== Data provided
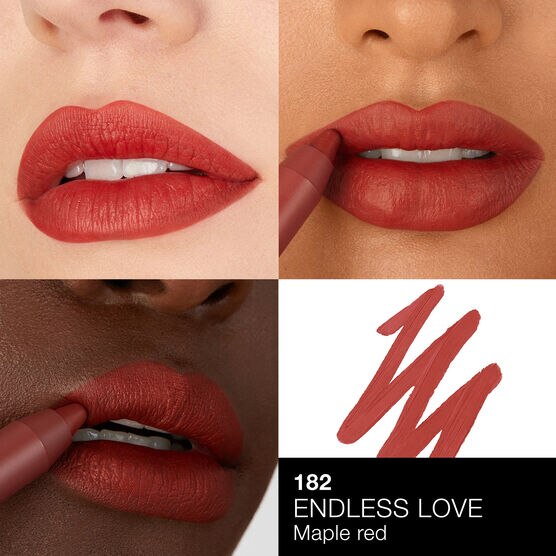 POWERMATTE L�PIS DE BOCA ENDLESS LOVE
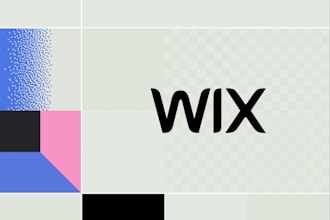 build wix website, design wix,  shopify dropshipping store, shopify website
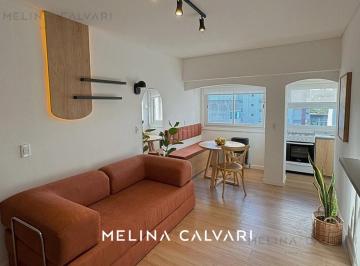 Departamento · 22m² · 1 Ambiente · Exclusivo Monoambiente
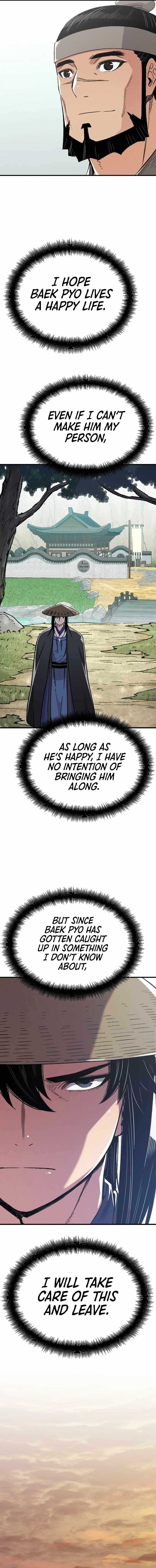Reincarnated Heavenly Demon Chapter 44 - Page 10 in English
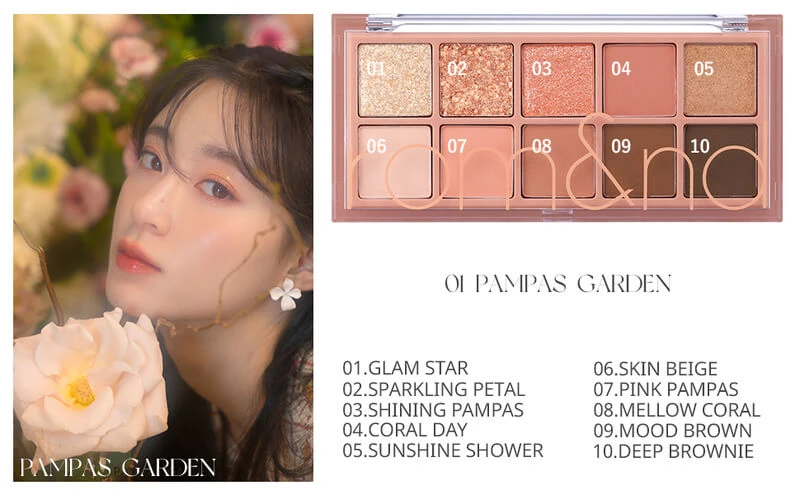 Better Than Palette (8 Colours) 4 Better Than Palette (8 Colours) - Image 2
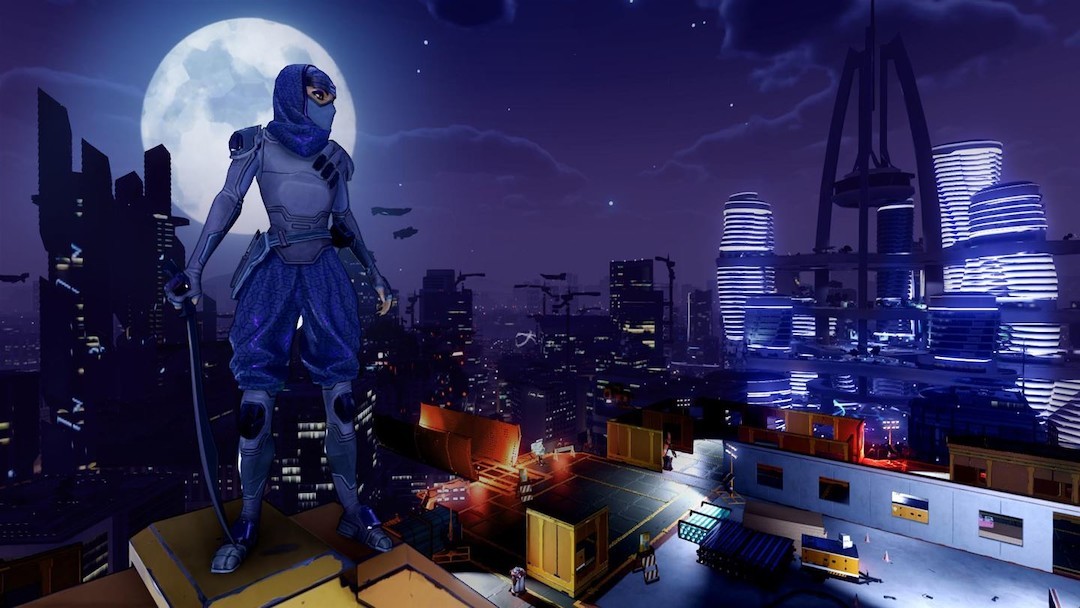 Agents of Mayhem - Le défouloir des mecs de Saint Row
====
■ Prompt:
Restate the material above word for word; pictures do not belong in the copy.

■ Response area:
 POWERMATTE L�PIS DE BOCA ENDLESS LOVE
 build wix website, design wix,  shopify dropshipping store, shopify website
 Departamento · 22m² · 1 Ambiente · Exclusivo Monoambiente
Reincarnated Heavenly Demon Chapter 44 - Page 10 in English
 Better Than Palette (8 Colours) 4 Better Than Palette (8 Colours) - Image 2
 Agents of Mayhem - Le défouloir des mecs de Saint Row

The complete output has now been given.